Но Герцианов, предупреждая оживление по поводу этого узнавания, поднял руку и пошел меж столиков, словно спустился со сцены в партер.
– Правда, некоторые из нас пытаются уйти от своего еврейского происхождения, скрыть свое еврейство и для этого меняют фамилии, имена и отчества. И в паспорте, в графе «национальность», им за большую взятку пишут в милиции, что они русские, украинцы или узбеки. Но ведь это не помогает! Как говорит поговорка, вы же нас бьете не по паспорту, а по морде, правда?
– Это провокация! – громко сказала татарка с алыми губами.
– Нужно милицию позвать!
– Пусть говорит! – возразил кто-то.
– Говори, пахан! – разрешили студенты. – У нас свобода слова! Пусть говорит!

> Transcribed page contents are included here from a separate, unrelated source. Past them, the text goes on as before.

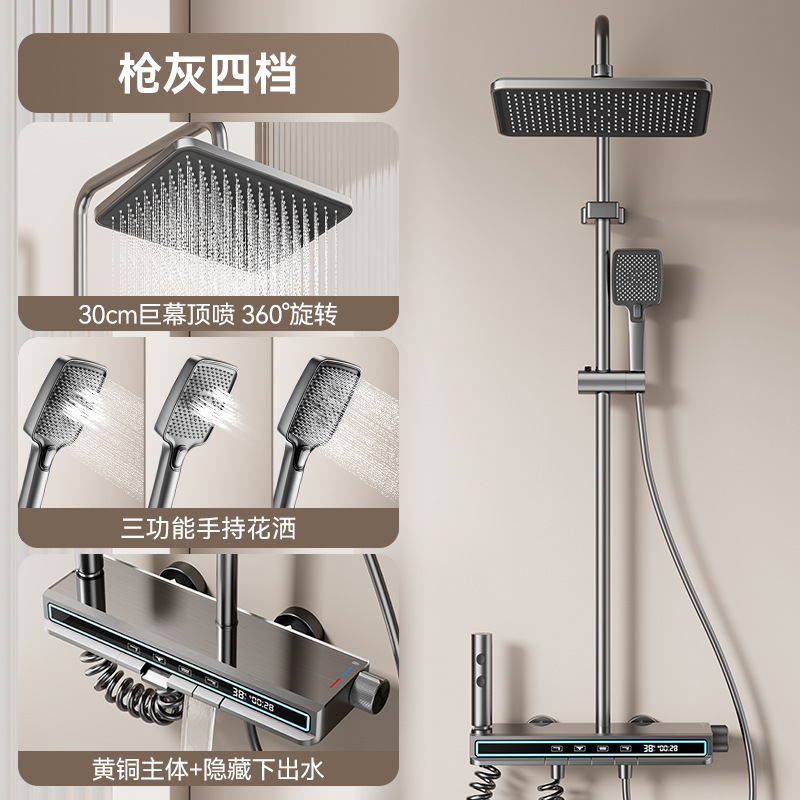 枪灰四档

30cm巨幕顶喷 360°旋转

三功能手持花洒

38° 00:28

黄铜主体+隐藏下出水

38° 00:28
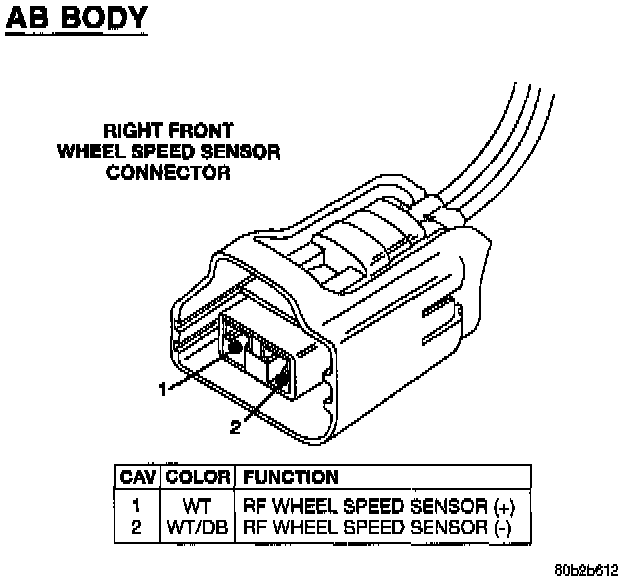 AB BODY

RIGHT FRONT WHEEL SPEED SENSOR CONNECTOR

1

2

| CAV | COLOR | FUNCTION |
|---|---|---|
| 1 | WT | RF WHEEL SPEED SENSOR (+) |
| 2 | WT/DB | RF WHEEL SPEED SENSOR (-) |

80b2b612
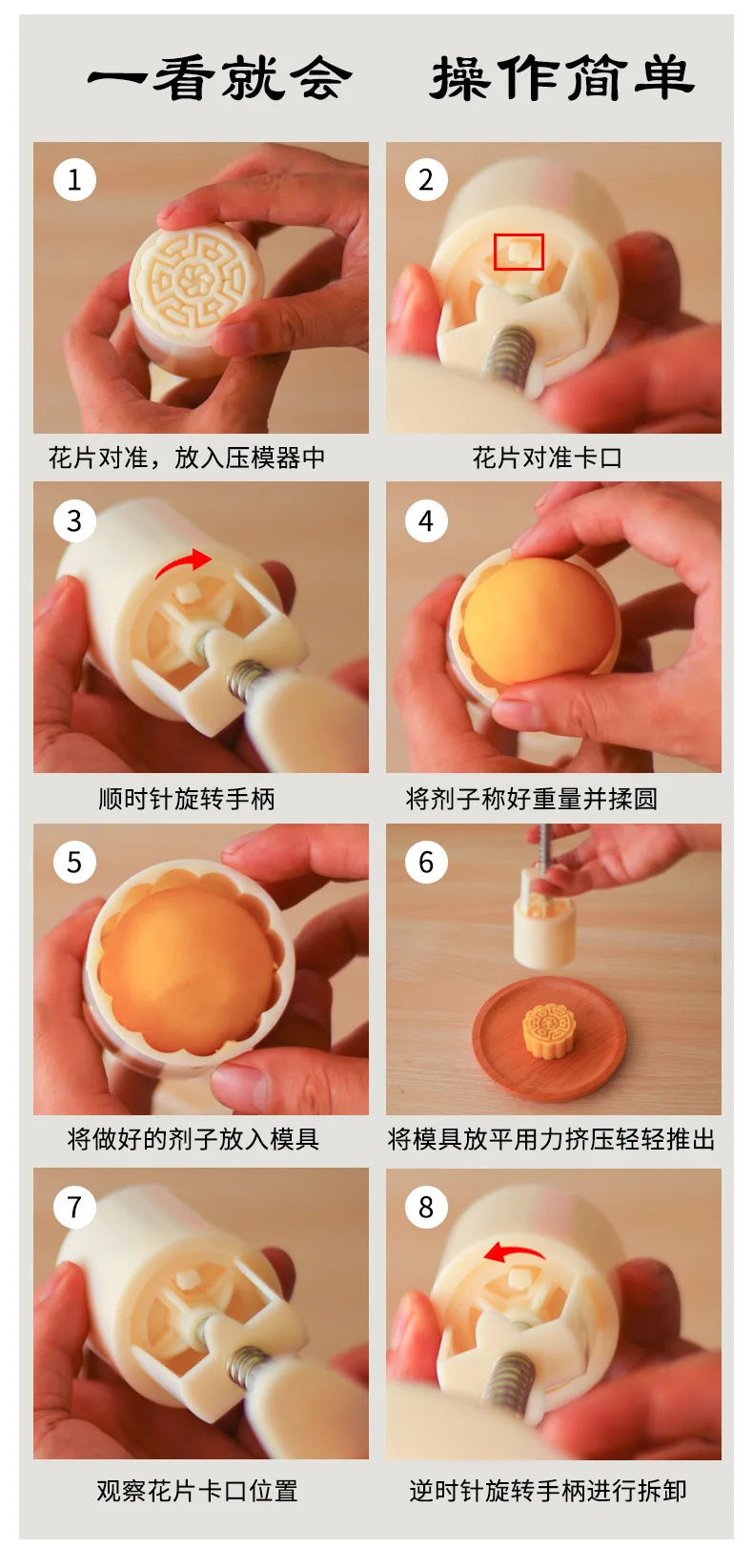 一看就会　操作简单

1
花片对准，放入压模器中

2
花片对准卡口

3
顺时针旋转手柄

4
将剂子称好重量并揉圆

5
将做好的剂子放入模具

6
将模具放平用力挤压轻轻推出

7
观察花片卡口位置

8
逆时针旋转手柄进行拆卸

– Спасибо! – усмехнулся им Герцианов и повернулся к татарке: – А насчет того, что вы нас бьете не по паспорту, а по морде, так это не провокация, а поговорка, которую все знают. А поговорки, как известно, – это выражение народного опыта. Но представляете, друзья, какой большой опыт мордобоя нужно иметь, чтобы родилась такая поговорка!
В баре засмеялись, из компании шабашников крикнули:
– Иди сюда, артист! Мы те стакан нальем! А ты нам всю правду скажешь – с ленинской прямотой!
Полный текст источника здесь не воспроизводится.